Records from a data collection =
--

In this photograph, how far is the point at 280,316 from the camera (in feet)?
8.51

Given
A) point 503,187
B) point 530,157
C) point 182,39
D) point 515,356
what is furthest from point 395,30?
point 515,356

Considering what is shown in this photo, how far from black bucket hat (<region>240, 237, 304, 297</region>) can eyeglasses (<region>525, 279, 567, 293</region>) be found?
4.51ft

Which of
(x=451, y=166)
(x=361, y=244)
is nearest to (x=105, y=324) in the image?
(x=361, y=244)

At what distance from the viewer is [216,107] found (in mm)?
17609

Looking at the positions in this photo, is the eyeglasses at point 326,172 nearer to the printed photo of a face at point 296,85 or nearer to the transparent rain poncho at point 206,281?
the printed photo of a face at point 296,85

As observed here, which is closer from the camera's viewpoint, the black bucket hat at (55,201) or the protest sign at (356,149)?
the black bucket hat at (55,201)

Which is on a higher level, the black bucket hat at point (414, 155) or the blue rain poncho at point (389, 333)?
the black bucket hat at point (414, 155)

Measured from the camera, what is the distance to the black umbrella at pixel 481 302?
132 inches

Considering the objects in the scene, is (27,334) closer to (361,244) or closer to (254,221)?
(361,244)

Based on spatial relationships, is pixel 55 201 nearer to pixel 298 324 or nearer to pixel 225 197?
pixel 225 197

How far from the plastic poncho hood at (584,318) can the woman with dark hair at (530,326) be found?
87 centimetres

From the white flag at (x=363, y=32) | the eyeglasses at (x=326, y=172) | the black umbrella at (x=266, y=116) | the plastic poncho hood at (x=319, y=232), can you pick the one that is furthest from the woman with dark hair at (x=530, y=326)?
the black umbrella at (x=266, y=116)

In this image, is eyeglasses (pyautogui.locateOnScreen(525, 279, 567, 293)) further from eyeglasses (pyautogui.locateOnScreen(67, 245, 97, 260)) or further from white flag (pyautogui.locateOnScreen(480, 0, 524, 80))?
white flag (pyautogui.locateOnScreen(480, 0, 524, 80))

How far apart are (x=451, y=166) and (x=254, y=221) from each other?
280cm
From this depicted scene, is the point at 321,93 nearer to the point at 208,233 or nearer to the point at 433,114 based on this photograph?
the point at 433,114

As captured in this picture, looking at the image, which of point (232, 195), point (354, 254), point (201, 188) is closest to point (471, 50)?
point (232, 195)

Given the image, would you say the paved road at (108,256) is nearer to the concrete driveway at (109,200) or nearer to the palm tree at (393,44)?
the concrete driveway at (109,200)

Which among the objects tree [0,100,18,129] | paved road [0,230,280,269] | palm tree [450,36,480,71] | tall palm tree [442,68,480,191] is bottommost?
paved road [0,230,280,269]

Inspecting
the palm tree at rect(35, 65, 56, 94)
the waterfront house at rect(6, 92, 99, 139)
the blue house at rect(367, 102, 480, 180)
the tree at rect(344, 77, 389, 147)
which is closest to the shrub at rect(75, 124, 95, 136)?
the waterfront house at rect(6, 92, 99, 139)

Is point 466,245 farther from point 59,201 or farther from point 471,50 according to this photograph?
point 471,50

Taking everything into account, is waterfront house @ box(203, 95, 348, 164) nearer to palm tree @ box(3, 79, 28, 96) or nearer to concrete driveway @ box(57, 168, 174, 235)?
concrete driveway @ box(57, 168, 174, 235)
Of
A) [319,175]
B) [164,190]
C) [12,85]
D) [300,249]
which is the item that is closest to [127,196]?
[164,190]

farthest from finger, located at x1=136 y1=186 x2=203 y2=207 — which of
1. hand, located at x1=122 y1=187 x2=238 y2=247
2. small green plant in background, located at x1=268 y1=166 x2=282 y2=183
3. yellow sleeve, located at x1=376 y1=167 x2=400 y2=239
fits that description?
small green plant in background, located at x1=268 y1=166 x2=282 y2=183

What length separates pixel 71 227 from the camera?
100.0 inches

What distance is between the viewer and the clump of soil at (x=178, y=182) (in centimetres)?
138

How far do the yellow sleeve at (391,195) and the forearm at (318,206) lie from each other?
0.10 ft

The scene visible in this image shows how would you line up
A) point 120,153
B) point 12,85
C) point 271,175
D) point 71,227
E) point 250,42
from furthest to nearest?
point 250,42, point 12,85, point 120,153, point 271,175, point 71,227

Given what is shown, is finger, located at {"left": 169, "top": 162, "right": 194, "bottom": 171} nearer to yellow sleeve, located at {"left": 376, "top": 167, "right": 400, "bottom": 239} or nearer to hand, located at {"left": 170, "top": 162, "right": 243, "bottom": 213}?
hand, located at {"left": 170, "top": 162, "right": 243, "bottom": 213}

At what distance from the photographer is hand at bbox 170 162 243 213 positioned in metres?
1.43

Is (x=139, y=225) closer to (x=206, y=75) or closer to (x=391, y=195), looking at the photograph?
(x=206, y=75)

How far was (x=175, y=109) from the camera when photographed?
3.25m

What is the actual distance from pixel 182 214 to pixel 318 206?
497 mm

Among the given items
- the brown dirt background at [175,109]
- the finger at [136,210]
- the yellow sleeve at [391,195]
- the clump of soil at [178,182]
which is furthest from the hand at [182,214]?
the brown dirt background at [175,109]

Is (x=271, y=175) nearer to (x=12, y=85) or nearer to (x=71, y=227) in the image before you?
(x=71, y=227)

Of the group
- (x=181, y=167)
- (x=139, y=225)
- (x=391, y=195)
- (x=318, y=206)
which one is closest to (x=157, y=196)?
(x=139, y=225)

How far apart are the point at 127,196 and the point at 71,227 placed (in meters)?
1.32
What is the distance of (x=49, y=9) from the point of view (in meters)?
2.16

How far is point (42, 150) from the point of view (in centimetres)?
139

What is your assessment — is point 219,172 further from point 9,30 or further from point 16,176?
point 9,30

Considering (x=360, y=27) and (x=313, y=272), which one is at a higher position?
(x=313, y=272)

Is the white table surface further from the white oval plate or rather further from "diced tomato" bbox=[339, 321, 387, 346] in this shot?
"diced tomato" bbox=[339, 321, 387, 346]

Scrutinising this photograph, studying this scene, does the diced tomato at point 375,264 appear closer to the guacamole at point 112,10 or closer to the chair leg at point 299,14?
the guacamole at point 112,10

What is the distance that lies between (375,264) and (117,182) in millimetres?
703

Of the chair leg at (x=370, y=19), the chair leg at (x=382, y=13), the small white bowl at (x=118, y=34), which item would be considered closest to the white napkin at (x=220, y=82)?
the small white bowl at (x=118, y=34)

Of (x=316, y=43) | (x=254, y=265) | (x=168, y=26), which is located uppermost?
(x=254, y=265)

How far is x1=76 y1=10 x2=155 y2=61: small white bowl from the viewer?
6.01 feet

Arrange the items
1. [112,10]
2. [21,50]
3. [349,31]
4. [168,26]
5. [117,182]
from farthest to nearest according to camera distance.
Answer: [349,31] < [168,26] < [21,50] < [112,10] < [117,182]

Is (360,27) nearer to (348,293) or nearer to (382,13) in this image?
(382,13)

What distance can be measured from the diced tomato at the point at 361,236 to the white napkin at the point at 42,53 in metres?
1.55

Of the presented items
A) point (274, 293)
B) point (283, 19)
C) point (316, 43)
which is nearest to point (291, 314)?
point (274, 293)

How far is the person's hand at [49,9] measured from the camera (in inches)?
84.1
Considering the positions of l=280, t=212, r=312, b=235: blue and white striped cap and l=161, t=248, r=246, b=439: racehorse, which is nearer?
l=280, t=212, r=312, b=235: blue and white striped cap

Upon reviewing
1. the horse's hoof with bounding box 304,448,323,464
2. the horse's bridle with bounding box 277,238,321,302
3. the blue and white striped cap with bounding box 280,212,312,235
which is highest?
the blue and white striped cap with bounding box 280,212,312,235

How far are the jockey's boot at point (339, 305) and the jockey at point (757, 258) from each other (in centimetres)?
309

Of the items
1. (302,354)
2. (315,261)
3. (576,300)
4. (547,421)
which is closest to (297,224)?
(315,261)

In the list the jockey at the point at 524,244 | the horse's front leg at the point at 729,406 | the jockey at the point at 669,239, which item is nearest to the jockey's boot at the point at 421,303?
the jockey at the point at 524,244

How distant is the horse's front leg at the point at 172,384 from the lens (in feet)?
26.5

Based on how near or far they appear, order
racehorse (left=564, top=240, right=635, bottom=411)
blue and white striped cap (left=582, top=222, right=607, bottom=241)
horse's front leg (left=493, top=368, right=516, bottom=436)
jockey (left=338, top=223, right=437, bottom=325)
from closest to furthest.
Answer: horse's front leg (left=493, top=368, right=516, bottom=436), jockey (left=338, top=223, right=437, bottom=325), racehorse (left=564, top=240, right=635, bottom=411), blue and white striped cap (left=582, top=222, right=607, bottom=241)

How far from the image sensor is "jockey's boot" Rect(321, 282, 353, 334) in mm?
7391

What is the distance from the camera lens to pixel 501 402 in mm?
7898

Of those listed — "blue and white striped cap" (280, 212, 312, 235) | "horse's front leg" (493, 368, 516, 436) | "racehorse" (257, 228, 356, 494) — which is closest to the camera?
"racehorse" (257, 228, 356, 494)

--

REQUIRED WORK = Reproduce the records above exactly, starting with the line that contains "How far from the image" and ending with the last line.

EXPECTED ANSWER =
How far from the image sensor is "jockey's boot" Rect(321, 282, 353, 334) in mm?
7391

What is the distance from the camera lens to pixel 501 402 in mm?
7898

Of those listed — "blue and white striped cap" (280, 212, 312, 235) | "horse's front leg" (493, 368, 516, 436) | "racehorse" (257, 228, 356, 494) — which is closest to the camera?
"racehorse" (257, 228, 356, 494)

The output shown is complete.